Given text –
☆ ☆ ☆
Heres the key point in that ramble thats kinda a big deal: getting "level 3" quality memory locality for both sparse and dense linear algebra. I think I've "solved" that, though ultimately the reality of benchmarks will tell me over the coming few weeks if I have or not.

Likewise, I think I have a cute way of using all of this machinery to give a sane performance story for larger than ram on a single machine linear algebra! Theres going to be some inherent overhead to it, but it will work, and doing a cache oblivious optimal dense matrix multiply of 2 square 4gb+ ish sized matrices on a macbook air with 4gb of ram is going to be be a cute benchmark where no other lib will be able to do out of the box. Likewise, any sparse linear algebra will have lower flops throughput than its dense equivalent, but thats kinda the price you pay for sparse.

What I find very very interesting is that no ones really done a good job of providing sparse linear algebra with any semblance of memory locality. I kinda think that I have a nice story for that, but again, at the end of the day the benchmarks will say.

I at the very least hope the basic tech validates, because there needs to be a good not gpl lin alg suite with good perf for haskell. Hmatrix being gpl has cock blocked the growth of a nice numerics ecosystem on hackage /in haskell for years, and its about time someone puts on some pants and fixes that.

Assuming the tech validates, I really hope the biz validates too (despite me likely making various pieces open source in a BSD3 style way to enrich the community / get hobbyist adoption / other libs written on top, people in haskell land try to avoid using libs that use licenses that arent BSD/MIT/Apache styles), because theres so much more that needs to be done to really have a compelling toolchain for data analysis / numerical computation / machine learning / etc, and I really really like spending my time building better tools. Building the rest of that stack will be outlandishly tractable assuming my linear algebra tech validates having the right regimes of performance on large matrices. (amusingly, no one ever benchmarks linear algebra tools in the 1+gb regime, and i suspect thats because at that point, vectorization means nothing, its all about memory locality memory locality, and a dash of cache aware parallelism).
☆ ☆ ☆
Short task – Using the given text, explain in one to three sentences why the writer plans to release various pieces under a BSD3-style open-source license.

[Data items]
☆ ☆ ☆
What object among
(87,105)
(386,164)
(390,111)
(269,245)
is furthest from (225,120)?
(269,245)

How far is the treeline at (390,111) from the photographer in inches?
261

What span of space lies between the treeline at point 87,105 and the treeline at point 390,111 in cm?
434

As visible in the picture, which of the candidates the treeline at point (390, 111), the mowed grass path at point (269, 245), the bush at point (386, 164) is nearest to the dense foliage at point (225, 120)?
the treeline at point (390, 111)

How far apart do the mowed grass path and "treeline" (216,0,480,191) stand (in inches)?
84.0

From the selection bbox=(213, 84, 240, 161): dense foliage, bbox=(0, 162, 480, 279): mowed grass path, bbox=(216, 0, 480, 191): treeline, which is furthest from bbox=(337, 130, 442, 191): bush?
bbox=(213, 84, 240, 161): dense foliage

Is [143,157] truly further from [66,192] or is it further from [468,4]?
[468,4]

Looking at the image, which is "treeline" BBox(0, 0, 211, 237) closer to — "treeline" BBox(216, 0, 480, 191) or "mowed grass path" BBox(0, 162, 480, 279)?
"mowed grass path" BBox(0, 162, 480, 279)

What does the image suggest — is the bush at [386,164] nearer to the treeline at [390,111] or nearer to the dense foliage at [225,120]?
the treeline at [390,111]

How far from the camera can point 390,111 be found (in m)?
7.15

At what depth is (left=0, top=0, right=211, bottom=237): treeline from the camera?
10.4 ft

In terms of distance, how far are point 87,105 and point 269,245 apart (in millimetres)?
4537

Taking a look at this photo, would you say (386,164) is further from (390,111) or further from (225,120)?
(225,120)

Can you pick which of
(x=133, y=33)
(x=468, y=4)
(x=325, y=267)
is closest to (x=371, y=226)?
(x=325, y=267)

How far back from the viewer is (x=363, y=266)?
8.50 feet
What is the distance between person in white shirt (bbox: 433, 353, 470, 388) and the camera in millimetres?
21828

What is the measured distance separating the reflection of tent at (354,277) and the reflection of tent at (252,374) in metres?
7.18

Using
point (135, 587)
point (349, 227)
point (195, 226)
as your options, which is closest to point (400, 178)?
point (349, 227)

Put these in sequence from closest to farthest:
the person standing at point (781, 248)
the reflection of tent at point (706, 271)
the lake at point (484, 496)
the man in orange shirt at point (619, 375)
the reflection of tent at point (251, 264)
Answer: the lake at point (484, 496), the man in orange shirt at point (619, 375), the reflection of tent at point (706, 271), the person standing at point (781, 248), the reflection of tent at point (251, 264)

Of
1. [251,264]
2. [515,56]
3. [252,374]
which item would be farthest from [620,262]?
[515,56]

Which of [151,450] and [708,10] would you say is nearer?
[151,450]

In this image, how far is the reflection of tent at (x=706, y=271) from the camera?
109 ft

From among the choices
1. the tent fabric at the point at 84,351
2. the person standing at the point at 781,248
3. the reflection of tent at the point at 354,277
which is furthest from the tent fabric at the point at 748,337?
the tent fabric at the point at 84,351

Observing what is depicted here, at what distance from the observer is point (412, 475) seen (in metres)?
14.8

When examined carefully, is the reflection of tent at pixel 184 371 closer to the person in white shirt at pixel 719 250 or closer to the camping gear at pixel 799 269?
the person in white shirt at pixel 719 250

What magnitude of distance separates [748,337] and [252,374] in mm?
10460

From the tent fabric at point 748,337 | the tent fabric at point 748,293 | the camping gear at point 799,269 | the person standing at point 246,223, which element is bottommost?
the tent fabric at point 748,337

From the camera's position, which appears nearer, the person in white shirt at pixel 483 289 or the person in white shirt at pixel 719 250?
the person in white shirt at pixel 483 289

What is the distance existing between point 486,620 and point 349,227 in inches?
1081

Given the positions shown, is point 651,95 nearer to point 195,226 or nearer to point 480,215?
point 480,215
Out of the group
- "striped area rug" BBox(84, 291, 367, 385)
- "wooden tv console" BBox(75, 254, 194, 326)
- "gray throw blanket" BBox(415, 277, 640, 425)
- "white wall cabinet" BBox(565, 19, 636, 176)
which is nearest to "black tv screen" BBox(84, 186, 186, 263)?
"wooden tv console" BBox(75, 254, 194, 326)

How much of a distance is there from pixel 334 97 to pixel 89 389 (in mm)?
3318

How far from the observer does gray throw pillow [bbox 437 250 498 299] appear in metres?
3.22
☆ ☆ ☆
Output for this exercise – The stated aims are to enrich the community, gain hobbyist adoption, and have other libraries written on top. The text also notes that people in the Haskell community try to avoid libraries whose licenses are not in the BSD, MIT, or Apache style.